#### Data to process:
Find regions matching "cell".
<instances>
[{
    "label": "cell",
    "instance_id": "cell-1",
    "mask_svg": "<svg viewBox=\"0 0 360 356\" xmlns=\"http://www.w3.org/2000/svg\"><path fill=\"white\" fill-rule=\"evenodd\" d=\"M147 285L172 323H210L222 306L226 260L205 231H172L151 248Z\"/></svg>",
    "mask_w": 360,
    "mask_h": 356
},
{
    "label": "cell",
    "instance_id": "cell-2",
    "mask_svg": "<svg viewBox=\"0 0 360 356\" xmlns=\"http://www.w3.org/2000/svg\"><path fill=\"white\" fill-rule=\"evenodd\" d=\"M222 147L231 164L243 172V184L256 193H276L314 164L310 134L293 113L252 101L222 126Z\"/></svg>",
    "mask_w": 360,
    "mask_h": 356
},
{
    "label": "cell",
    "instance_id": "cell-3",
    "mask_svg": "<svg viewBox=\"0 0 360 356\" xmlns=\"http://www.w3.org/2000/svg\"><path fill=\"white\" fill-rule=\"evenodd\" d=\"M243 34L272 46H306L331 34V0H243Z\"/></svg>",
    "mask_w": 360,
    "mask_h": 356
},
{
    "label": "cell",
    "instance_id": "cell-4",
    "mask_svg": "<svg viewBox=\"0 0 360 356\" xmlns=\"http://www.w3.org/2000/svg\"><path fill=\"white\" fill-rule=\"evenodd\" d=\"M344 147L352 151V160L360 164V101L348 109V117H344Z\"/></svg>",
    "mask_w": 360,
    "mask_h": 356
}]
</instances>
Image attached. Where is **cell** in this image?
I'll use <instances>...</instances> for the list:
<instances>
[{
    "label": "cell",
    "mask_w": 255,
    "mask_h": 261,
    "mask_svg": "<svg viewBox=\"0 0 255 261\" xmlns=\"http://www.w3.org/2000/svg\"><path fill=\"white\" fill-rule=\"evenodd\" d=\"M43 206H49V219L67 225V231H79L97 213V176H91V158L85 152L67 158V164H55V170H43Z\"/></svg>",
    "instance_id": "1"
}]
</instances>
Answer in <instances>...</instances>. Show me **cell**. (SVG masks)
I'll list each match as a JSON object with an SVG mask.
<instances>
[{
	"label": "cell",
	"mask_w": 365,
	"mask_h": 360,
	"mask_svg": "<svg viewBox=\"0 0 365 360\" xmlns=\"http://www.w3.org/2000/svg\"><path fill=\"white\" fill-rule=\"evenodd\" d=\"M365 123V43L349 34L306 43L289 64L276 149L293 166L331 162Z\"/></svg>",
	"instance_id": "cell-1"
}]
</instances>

#### What the task asks:
Please reproduce the entire listing above word for word, changing nothing.

#### In response:
Find regions matching "cell".
<instances>
[{
    "label": "cell",
    "instance_id": "cell-1",
    "mask_svg": "<svg viewBox=\"0 0 360 356\" xmlns=\"http://www.w3.org/2000/svg\"><path fill=\"white\" fill-rule=\"evenodd\" d=\"M147 285L172 323H210L222 306L226 260L205 231H172L151 248Z\"/></svg>",
    "mask_w": 360,
    "mask_h": 356
},
{
    "label": "cell",
    "instance_id": "cell-2",
    "mask_svg": "<svg viewBox=\"0 0 360 356\" xmlns=\"http://www.w3.org/2000/svg\"><path fill=\"white\" fill-rule=\"evenodd\" d=\"M222 147L231 164L243 172V184L256 193H276L314 164L310 134L293 113L252 101L222 126Z\"/></svg>",
    "mask_w": 360,
    "mask_h": 356
},
{
    "label": "cell",
    "instance_id": "cell-3",
    "mask_svg": "<svg viewBox=\"0 0 360 356\" xmlns=\"http://www.w3.org/2000/svg\"><path fill=\"white\" fill-rule=\"evenodd\" d=\"M243 34L272 46H306L331 34V0H243Z\"/></svg>",
    "mask_w": 360,
    "mask_h": 356
},
{
    "label": "cell",
    "instance_id": "cell-4",
    "mask_svg": "<svg viewBox=\"0 0 360 356\" xmlns=\"http://www.w3.org/2000/svg\"><path fill=\"white\" fill-rule=\"evenodd\" d=\"M344 147L352 151V160L360 164V101L348 109V117H344Z\"/></svg>",
    "mask_w": 360,
    "mask_h": 356
}]
</instances>
Image attached. Where is **cell** in this image?
I'll use <instances>...</instances> for the list:
<instances>
[{
    "label": "cell",
    "mask_w": 255,
    "mask_h": 261,
    "mask_svg": "<svg viewBox=\"0 0 255 261\" xmlns=\"http://www.w3.org/2000/svg\"><path fill=\"white\" fill-rule=\"evenodd\" d=\"M43 206H49V219L67 225V231H79L97 213V176H91V158L85 152L67 158V164H55V170H43Z\"/></svg>",
    "instance_id": "1"
}]
</instances>
Answer in <instances>...</instances>. Show me **cell**. (SVG masks)
I'll list each match as a JSON object with an SVG mask.
<instances>
[{
	"label": "cell",
	"mask_w": 365,
	"mask_h": 360,
	"mask_svg": "<svg viewBox=\"0 0 365 360\" xmlns=\"http://www.w3.org/2000/svg\"><path fill=\"white\" fill-rule=\"evenodd\" d=\"M365 123V43L349 34L306 43L289 64L276 149L293 166L331 162Z\"/></svg>",
	"instance_id": "cell-1"
}]
</instances>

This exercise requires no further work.